What the task requires:
In the records below, which lines include "Spirit"? Copy them.

Provided data: Begin

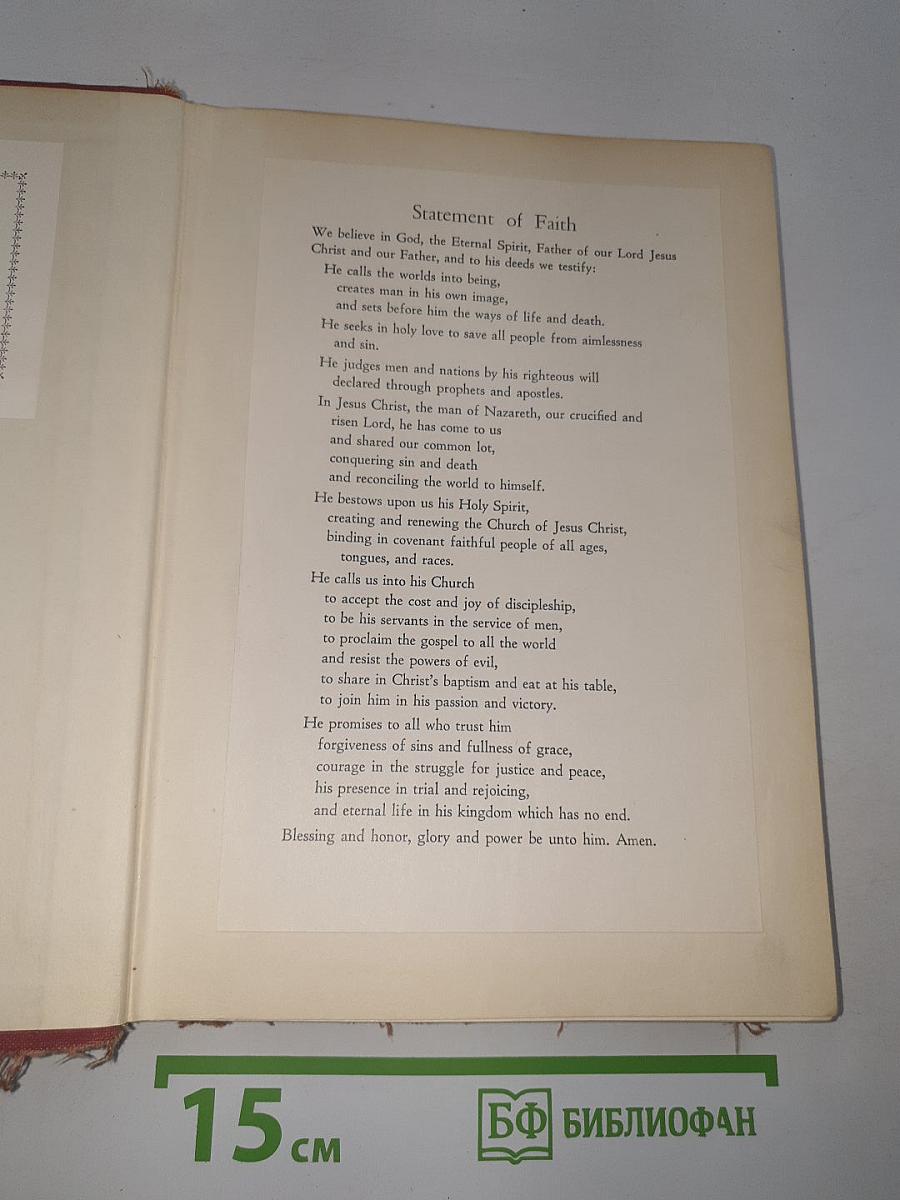 Statement of Faith

We believe in God, the Eternal Spirit, Father of our Lord Jesus Christ and our Father, and to his deeds we testify:

He calls the worlds into being,
creates man in his own image,
and sets before him the ways of life and death.

He seeks in holy love to save all people from aimlessness and sin.

He judges men and nations by his righteous will declared through prophets and apostles.

In Jesus Christ, the man of Nazareth, our crucified and risen Lord, he has come to us
and shared our common lot,
conquering sin and death
and reconciling the world to himself.

He bestows upon us his Holy Spirit,
creating and renewing the Church of Jesus Christ,
binding in covenant faithful people of all ages, tongues, and races.

He calls us into his Church
to accept the cost and joy of discipleship,
to be his servants in the service of men,
to proclaim the gospel to all the world
and resist the powers of evil,
to share in Christ's baptism and eat at his table,
to join him in his passion and victory.

He promises to all who trust him
forgiveness of sins and fullness of grace,
courage in the struggle for justice and peace,
his presence in trial and rejoicing,
and eternal life in his kingdom which has no end.

Blessing and honor, glory and power be unto him. Amen.

15 см

БФ БИБЛИОФАН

Provided data: End

Solution:
We believe in God, the Eternal Spirit, Father of our Lord Jesus Christ and our Father, and to his deeds we testify:
He bestows upon us his Holy Spirit,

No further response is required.